In this case, it is appropriate to consider a Gissel II bargaining order, and the court concludes the petitioner has met the requirements under Gissel for such an order. First, there is reasonable cause to believe that respondent's illegal practices had the tendency to undermine majority strength and impede the election process. After respondent laid off two key Union supporters, Fowler and Schlemback, repeatedly threatened a third, Dallegro, and interrogated others, momentum toward unionization came to a halt. There is reasonable cause to believe it did so because the remaining unit employees were intimidated by respondent's illegal conduct and feared they might suffer the same fate as Fowler and Schlemback if they pursued unionization.
Second, there is reasonable cause to believe the Union had a majority at one point.
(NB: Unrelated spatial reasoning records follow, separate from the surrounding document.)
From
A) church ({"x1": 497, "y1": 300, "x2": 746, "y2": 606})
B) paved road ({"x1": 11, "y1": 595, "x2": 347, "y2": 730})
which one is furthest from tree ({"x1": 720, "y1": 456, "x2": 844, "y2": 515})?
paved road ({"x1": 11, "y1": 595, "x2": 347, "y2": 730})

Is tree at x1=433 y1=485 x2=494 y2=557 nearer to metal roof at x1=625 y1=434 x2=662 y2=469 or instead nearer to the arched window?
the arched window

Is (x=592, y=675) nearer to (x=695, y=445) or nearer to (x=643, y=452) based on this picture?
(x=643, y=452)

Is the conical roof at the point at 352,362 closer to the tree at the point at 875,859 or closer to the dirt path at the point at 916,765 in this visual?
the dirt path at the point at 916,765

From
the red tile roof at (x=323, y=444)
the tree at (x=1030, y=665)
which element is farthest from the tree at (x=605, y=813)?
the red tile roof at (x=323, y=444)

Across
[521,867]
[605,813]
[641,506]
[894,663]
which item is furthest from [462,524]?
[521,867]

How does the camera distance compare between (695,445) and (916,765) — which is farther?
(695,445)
A majority of unit workers supported the Union when they signed the Union authorization card on February 9, 1994. In Gissel, in determining whether a majority of unit employees once supported the Union, the Supreme Court held that it would examine the language of the authorization cards the employees signed, stating that "employees should be bound by the clear language of what they sign unless that language is deliberately and clearly canceled by a union adherent with words calculated to direct the signer to disregard and forget the language on the card." Gissel, 395 U.S. at 606. Here, six of the seven unit employees signed cards stating, in part:
I understand and agree that my execution of this authorization card will enable the Union to secure recognition from my Employer as my sole and exclusive collective bargaining representative, without the need for any election conducted by the National Labor Relations Board, or any other agency.